▶ _Stated goal_
Carry on the hiking-trip photo captions past their last line by adding a few more captions in the same joking, first-person voice.

This was taken on the HRP (High Route). You can tell we´re in France by the suckiness of the weather. Fortunately, I had recently recommended that we save our backs by mailing all our warmest clothing ahead to Banyuls from the last post office. What does "fortunately" mean again?
Hi! It´s me, Ryan, and I like getting on top of tall things, like Pic Carlit. (just under 3000 meters, which is roughly 692 Apple Pies.)
Insert joke about finally "getting my feet wet" while reading a map in the public thermal pools in downtown Ax-les-Thermes, a popular French spa town where we resupplied. Preferably a tasteful joke, and funny.
This is me packing up our food at the beginning of a long section. We would go to the grocery store, buy enough food for 4-8 days, then try to make it as light as possible by removing all of the superfluous packaging. Then we´d try to store it in such a way that the least amount of squishing would result.
Ryan´s homemade cramp-ons. He´s so creative. I´m still alive to bear my wife´s ridicule, aren´t I?
A campsite in the morning after one of my fondest days of the whole trip, taking a shortcut on a trail through high Spain called "El Port du Ciel" (Door to the sky). Sometimes my shortcuts work out great, which only encourages me.

▶ _Source material_

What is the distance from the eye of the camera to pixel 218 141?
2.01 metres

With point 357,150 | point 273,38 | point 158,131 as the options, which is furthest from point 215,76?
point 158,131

▶ _Written reply_
Many may have climbed peaks such as this one before me, but few have worn such ridiculous hats while doing so.
This was a kind of Children of the Corn moment--an abandoned city which seemed to be inhabited entirely by this woman and her herd of cows.
El Encantadas, the most notorious peak of the Parc des Aguistortes (mentioned previously). I was rather smitten by this Parc, if you recall, and this seminal mountain´s twin peaks were supposedly representations of the feuding shepherds of separate valleys whom were transmorgrified into stone to bind the region together. But the Spanish government made it even more official in just 1995 when they created the Parc.